Quelle est la situation politique du Hamas en Cisjordanie et Hébron - Al Khalil?
Je précise à nouveau de ne pas être un journaliste ou un politologue. Ce que je peux vous dire, c’est que le Hamas avait remporté les élections municipales à Hébron en 2005. Le Hamas ne dirige plus actuellement la municipalité mais il bénéficie d’un soutien certain au sein de la population locale. Hébron est une ville traditionnellement assez religieuse et conservatrice dont la population se reconnait en partie dans ce mouvement. La situation particulière provoquée par la présence de 600 colons souvent violents au cœur même de la ville doit aussi y contribuer. Sur place, comme tous les délégués du CICR, il m’est arrivé de rencontrer et de discuter avec des sympathisants et des représentants du Hamas, que ce soit en ville ou dans les centres de détention palestiniens. Il s’agit de contacts tout à fait classiques, comme cela se fait avec tous les autres mouvements politiques ou militaires, puisque le CICR, du fait de son mandat confié par les Conventions de Genève, doit rencontrer toutes les parties au conflit. Le but de ces rencontres est de discuter avec nos interlocuteurs de l’action humanitaire entreprise au profit de la population civile par le CICR, de nouer un dialogue avec eux et de leur rappeler les règles du droit international humanitaire qu’ils sont tenus de respecter. Les délégués du CICR rencontrent également les représentants du Hamas qui administrent la bande de Gaza et cela permet de les sensibiliser au nécessaire respect des règles protégeant la population civile.
Dans le cadre de vos relations avec l’armée israélienne, comment décririez-vous l'état d'esprit des troupes?
N’étant pas expert militaire, il m’est donc difficile de répondre avec précision. Au cours de cette mission effectuée avec le CICR, j’avais des contacts quasi-quotidiens (au téléphone) et des réunions de travail (deux à trois fois par mois) avec les militaires israéliens et notamment les représentants de l’administration militaire. Le but de ces rencontres est là aussi de discuter avec nos interlocuteurs de l’action humanitaire entreprise au profit de la population civile par le CICR, de nouer un dialogue avec eux sur des cas précis dont l’armée israélienne a la charge en tant que puissance occupante et de leur rappeler les règles du droit international humanitaire qu’ils sont tenus de respecter. Certains de mes interlocuteurs étaient des appelés qui effectuaient leur service militaire ; d’autres étaient des militaires de carrière.
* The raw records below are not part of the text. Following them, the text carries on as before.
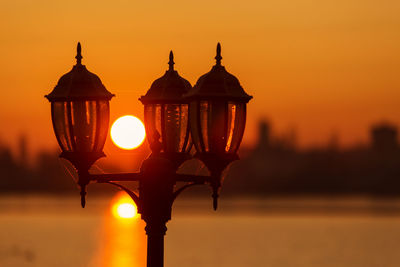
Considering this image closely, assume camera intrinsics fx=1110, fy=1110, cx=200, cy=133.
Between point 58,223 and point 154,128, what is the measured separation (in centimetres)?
17957

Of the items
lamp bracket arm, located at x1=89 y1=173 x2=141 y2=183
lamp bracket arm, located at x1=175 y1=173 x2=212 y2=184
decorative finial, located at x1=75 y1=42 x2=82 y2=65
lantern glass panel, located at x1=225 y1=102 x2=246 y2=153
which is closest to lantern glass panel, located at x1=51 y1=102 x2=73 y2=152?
lamp bracket arm, located at x1=89 y1=173 x2=141 y2=183

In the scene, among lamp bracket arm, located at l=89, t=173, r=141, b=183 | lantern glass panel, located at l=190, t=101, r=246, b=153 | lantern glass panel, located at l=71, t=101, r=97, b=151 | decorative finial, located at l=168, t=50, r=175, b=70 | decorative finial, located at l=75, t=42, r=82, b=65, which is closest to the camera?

Tous semblaient avoir une bonne connaissance de la situation en Cisjordanie. Ils étaient animés par un souci du professionnalisme et semblaient bien formés ; d’une certaine façon, eux aussi pourraient être décrit comme des « fonctionnaires », tant l’occupation dure depuis longtemps. Certains de ces militaires qualifiaient ainsi leur mission de « routine ». D’autres la ressentaient plus comme un moment désagréable à passer, tout en la considérant comme justifiée au regard de ce qu’ils qualifiaient de « lutte contre la terreur ». La difficulté majeure pour Tsahal en Cisjordanie est sans doute d’agir contre les colons lorsque ceux-ci agressent les Palestiniens ou détruisent leurs biens, comme cela se voit parfois tous les jours dans la ville d’Hébron. Les militaires agissent vite et fort quand les Palestiniens s’en prennent à eux ou aux colons. Dans le cas inverse, l’intervention est rare, lente et souvent inefficace. Cela contribue à créer une culture de l’impunité parmi les colons qui les encouragent à la violence et un sentiment d’écœurement chez les Palestiniens. Les militaires israéliens pensent que leur raison d’être en Cisjordanie est d’y assurer l’ordre en réprimant les Palestiniens qui s’opposent à leur présence.  Or, au sens du droit international, une armée d’occupation a aussi pour mission de protéger la population civile des attaques dont elle est victime, en l’espèce des attaques quasi-quotidiennes des colons.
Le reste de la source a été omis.